Learn I, 16.10.14

About four hundred years ago, the Italian scientist Galileo Galilei was starting to understand, along with others throughout Europe, something of the way the universe works.  The earth, it seemed, was not at its centre, but travelled around the sun, along with the other planets.

These new discoveries didn’t sit well with the church, which feared a threat to divine authority and forced Galileo to recant his revolutionary ideas.

Around the same time, two English gardeners, John Tradescant and his son, also John Tradescant, were gathering rare seeds and plants for their employers, including king Charles I.

They travelled to Palestine and Africa, the Arctic north of Russia, France, the Low Countries and America.  They were insatiably curious, so wherever they went, they brought back strange and wonderful things, which they collected in to a sort of museum, Tradescant’s Ark, at their home in South London.

A description from 1638 said it contained, among many other things, ‘two ribs of a whale…a salamander…a flying squirrel and another squirrel like a fish… a cheese… the hand of a mermaid…many Turkish and other foreign shoes and boots…some very light wood from Africa and the robe of the King of Virginia.’

To our modern eyes, it seems a weird, random bunch of stuff.  But the Tradescants’ Ark became the basis of one of the world’s greatest teaching museums, the Ashmolean Museum at Oxford University.  Nowadays, it is used to teach students of literature, classics, biochemistry, medicine, modern languages, archaeology, maths and pretty well every other subject you can study – including theology.

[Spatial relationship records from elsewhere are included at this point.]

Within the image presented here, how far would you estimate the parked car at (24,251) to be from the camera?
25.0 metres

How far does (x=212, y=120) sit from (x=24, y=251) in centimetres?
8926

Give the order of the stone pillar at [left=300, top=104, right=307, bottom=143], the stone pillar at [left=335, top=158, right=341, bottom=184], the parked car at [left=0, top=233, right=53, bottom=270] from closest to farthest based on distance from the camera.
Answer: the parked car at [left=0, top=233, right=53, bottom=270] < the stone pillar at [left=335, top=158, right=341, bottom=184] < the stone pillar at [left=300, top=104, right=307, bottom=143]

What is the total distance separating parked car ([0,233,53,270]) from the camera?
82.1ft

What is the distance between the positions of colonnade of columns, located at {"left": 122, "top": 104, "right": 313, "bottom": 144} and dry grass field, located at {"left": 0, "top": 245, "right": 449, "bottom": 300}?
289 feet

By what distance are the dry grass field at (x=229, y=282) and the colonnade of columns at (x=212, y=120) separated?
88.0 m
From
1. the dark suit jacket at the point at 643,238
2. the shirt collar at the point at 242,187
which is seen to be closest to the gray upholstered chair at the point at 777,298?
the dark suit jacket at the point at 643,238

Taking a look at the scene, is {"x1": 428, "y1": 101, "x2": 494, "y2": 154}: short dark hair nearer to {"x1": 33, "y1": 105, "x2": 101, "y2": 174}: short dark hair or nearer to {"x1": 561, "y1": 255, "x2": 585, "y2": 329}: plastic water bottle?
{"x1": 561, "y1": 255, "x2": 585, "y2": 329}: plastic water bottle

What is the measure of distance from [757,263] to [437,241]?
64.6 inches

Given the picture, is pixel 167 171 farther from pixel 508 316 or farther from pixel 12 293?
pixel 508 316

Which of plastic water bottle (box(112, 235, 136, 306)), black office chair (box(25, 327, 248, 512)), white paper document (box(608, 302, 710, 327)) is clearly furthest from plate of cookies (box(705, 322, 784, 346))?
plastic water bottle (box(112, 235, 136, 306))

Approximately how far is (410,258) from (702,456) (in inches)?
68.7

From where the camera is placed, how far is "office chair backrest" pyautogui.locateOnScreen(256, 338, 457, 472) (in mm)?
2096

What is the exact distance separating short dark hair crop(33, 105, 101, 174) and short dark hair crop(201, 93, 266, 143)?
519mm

The book of Proverbs in the Bible teaches that “A man shall be known by his learning: but he that is vain and foolish, shall be exposed to contempt”.  Nonetheless, Galileo’s opponents despised his learning,  fearing what they did not know.  The Tradescants seemed much more afraid of not knowing – and as can be seen in our amazing universities and museums, it is their legacy of curiosity, inquiry and the pursuit of knowledge which, thankfully, has come out on top.

Working at the Ashmolean Museum has been one of the great joys of my life. To learn from the collections and my colleagues and to be part of their wider community of learning is a daily privilege.